US says it controls Strait of Hormuz as Iran tensions rise; blockade keeps ship traffic low

U.S. War Secretary Pete Hegseth said the United States remains in control of the Strait of Hormuz, despite Iran’s public dispute. He attributed pressure on Tehran to an “ironclad” blockade. The Strait is a key global energy chokepoint, carrying about one-fifth of the world’s oil and natural gas. In Iran–U.S. tensions, markets are reacting to the expected impact on shipping. Prediction markets show “average ships transiting the Strait of Hormuz by end of May” at 93% YES for 0–10 ships, implying persistently low traffic. Another market, “Strait of Hormuz traffic normal by July 31,” is priced at 56.5% YES, pointing to only moderate odds of a quick normalization. Overall, the setup suggests higher likelihood of fewer transits into late May and limited near-term improvement, as traders watch U.S.–Iran negotiations, naval deployments, and insurance updates (e.g., Lloyd’s of London) that could affect maritime costs and risk sentiment. Keyword focus: Strait of Hormuz appears to be the key driver of near-term expectations, and traders are pricing in continued disruption rather than a rapid return to normal traffic.
Neutral
This news is primarily geopolitical and energy-market oriented, not a direct crypto catalyst (no specific tokens or crypto protocols are mentioned). However, heightened Strait of Hormuz risk can feed into broader risk sentiment via crude/insurance/shipping-cost channels, which historically can sway crypto—usually toward risk-off when disruption looks persistent. Here, the key trading signal is from prediction markets: 93% odds for 0–10 ships by end of May and only 56.5% odds for “normal traffic” by July 31. That combination suggests continued disruption rather than a quick resolution.
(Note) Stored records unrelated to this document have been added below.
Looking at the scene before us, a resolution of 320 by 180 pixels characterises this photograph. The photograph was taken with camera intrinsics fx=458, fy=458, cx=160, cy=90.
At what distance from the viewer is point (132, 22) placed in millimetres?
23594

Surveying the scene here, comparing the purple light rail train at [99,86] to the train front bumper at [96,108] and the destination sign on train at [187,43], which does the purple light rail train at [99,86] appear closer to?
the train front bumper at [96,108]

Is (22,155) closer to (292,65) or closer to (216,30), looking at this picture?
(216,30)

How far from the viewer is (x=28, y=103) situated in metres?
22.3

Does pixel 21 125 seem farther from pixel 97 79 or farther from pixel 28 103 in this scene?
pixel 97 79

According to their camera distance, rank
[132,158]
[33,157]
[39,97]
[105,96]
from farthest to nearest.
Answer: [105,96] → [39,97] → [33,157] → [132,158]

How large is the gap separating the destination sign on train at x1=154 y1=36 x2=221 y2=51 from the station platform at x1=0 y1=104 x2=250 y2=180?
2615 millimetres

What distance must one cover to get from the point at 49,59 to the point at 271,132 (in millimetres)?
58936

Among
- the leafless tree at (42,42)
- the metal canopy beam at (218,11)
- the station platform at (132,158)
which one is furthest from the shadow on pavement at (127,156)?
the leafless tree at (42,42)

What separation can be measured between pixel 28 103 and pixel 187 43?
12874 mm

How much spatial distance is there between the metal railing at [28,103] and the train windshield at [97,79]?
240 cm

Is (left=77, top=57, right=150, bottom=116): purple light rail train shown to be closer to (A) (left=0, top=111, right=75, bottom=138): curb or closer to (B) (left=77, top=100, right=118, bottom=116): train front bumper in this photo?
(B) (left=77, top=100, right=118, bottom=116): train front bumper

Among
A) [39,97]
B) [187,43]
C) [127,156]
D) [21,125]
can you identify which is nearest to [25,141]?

In past similar events (e.g., mid-cycle Middle East escalation affecting oil logistics), crypto tends to react indirectly through liquidity and macro risk pricing rather than through fundamentals of individual chains. So the expected implication is mostly indirect and therefore neutral for crypto stability: short-term, volatility could rise if energy/risk-off accelerates; long-term, traders will likely wait for concrete diplomatic/military developments before changing sustained positions.